In an older take (^)/2 was overloaded to denote:

  • Lambda abstraction.
  • Higher order existential quantifier (aka local variables).

The examples we have run so far were all looking good,
until Ulrich Neumerkel asked about what he called
"partial application", which amounts to variants of
closures resulting from eta-conversion.

Bottom line was that there are cases where the above
distinction cannot be resolved at runtime without any
type information present.

So there is a new library(lambda) for Jekejeke Prolog
on its way. It will have two distinct operators, the
(\)/2 for lambda abstraction und the (^)\2 for local
variables.

These will also have different meta predicate
declarations:

:- meta_predicate \(?,0,?).
:- meta_predicate \(?,1,?,?).
:- meta_predicate \(?,2,?,?,?).
Etc..

:- meta_predicate ^(?,1,?).
:- meta_predicate ^(?,2,?,?).
:- meta_predicate ^(?,3,?,?,?).
Etc..

The fix is scheduled for the upcoming release 0.9.9.

Felix system

In Felix I took a different approach. Instead of thinking about some syntax and syntax extensions .. there is a bootstrap syntax which is useful only to define syntax, plus a fixed set of AST terms. What you would then consider the actual core Felix language is then defined entirely in user space as a syntax extension.

The effect is that that any suitable non-ambiguous syntax can be used to generate AST terms. The parser being used is Dypgen which is a GLR parser which accepts dynamic extensions, and the action codes are written in Scheme, the AST comprising certain s-expressions.

It is not intended that "on the fly syntax extensions" be written by the programmer to solve one problem, I will give one example of how I used this feature myself.

Just for fun, I decided to make an object system based on functions returning records of closures. I gave this system syntax that looks a lot like Java: you can specify interfaces types, extend them, you can specify objects which implement these types, and extend them. It isn't Java, but it looks a bit like it so it's reasonably easy to understand.

I just did it for fun. I never expected to use it. I'm not an OO person. But then I added "yet another feature" to my fdoc format my webserver processes: the ability to present a slideshow. The fdoc to HTML converter function was now really messy. So I decided to refactor it into separate run time dynamic link libraries (plugins) to isolate the different features.

It's a real pain in Felix to get the types to agree across dynamic link boundaries because the compiler generates types using a sequential counter, so you have to export functions with extern "C" linkage using a programmer specified C name. However the actual types don't have to be the same provided they're layout compatible.

The obvious solution: use my Java like syntax. It worked like a dream. I only had to export a single function (the object constructor) and layout compatibility took care of the record type.

IMHO extensible syntax isn't about on the fly extensions for a single problem, but about syntactically abstracting idiomatic usage patterns at a high level. Such as defining an "object oriented" system entirely in the parser.

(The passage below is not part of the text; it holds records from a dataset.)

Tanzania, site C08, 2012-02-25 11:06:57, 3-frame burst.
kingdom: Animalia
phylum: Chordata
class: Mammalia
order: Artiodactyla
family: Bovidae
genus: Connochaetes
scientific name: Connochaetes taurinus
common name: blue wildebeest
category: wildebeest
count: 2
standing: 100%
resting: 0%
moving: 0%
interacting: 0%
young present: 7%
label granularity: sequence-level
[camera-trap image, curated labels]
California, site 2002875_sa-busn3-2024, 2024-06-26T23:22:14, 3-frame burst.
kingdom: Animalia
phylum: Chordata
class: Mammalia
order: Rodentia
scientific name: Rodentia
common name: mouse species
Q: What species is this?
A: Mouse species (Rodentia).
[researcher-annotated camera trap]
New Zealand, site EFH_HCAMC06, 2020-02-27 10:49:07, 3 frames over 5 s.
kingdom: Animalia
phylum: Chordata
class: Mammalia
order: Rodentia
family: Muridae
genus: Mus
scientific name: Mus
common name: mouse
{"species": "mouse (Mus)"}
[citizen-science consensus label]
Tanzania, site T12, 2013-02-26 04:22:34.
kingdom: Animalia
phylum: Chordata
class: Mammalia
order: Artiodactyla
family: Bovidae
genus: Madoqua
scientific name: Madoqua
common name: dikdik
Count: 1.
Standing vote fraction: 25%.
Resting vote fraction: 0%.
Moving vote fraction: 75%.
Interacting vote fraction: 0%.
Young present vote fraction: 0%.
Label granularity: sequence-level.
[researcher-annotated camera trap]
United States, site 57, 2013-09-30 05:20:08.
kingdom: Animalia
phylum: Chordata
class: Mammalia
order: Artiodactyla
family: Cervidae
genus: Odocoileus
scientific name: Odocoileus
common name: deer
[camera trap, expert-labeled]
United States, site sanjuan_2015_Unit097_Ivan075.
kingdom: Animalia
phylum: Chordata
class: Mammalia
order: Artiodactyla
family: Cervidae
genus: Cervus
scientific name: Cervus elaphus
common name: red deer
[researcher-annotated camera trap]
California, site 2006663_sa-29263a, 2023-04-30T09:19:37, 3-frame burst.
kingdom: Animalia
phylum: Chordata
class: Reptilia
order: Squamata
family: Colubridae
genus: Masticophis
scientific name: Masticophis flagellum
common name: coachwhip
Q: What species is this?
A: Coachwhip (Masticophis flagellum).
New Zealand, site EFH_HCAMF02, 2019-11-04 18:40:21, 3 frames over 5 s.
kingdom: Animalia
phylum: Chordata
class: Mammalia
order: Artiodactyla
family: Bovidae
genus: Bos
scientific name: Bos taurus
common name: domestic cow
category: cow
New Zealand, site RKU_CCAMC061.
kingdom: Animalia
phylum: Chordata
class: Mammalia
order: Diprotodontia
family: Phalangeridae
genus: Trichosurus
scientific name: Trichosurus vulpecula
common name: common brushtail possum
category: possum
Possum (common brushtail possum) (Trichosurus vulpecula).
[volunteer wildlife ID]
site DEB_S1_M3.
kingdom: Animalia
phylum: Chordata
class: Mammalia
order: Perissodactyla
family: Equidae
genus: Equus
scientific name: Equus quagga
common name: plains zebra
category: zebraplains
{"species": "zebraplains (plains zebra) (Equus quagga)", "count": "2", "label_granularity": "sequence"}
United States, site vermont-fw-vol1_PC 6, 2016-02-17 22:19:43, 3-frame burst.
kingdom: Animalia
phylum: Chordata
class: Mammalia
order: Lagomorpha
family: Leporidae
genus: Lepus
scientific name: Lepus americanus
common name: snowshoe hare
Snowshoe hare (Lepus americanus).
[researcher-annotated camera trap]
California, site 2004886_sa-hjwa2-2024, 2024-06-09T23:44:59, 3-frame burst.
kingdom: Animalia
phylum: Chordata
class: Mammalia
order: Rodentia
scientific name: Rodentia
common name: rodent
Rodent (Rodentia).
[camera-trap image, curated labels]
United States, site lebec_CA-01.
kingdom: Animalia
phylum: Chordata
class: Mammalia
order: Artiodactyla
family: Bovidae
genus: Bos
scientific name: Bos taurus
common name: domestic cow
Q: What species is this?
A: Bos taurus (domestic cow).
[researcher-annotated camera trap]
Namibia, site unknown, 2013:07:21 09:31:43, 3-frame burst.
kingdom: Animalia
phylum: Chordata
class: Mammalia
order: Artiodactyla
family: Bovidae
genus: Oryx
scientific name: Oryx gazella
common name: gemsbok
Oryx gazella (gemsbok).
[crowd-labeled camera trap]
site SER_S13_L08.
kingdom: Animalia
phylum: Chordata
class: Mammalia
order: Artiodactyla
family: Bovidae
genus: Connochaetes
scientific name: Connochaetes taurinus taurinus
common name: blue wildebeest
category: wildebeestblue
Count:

You can find the whole grammar here, everything you see there is a syntax extension:

http://felix-lang.org/lib/grammar

Changing the economics

I agree with some of the points made earlier, that adding additional syntax has real economic costs. I view the Sugar* projects as trying to change the economics here, by making syntax extension as lightweight as possible, and providing all the programmer usability infrastructure (fine-grained IDE support, etc.) for as close to free as possible. The developer still has to learn the syntax, but at least they are well supported in doing so.

Another interesting paper on extensible syntax is this ICFP'12 paper on a generic typing approach to composing languages, drawing heavily from Data Types a la Carte. This is focusing on the language technology rather than on the programming experience, but still very interesting. Also, MetaHaskell tries to bring typechecking support to metaprogramming.

The reason it makes sense to me to build extensible syntax systems at the language level is mainly around typechecking; being able to define typing rules for your extensible syntax makes it much more useful.

With all this progress on all these fronts, I think the future is bright for extensible languages in general.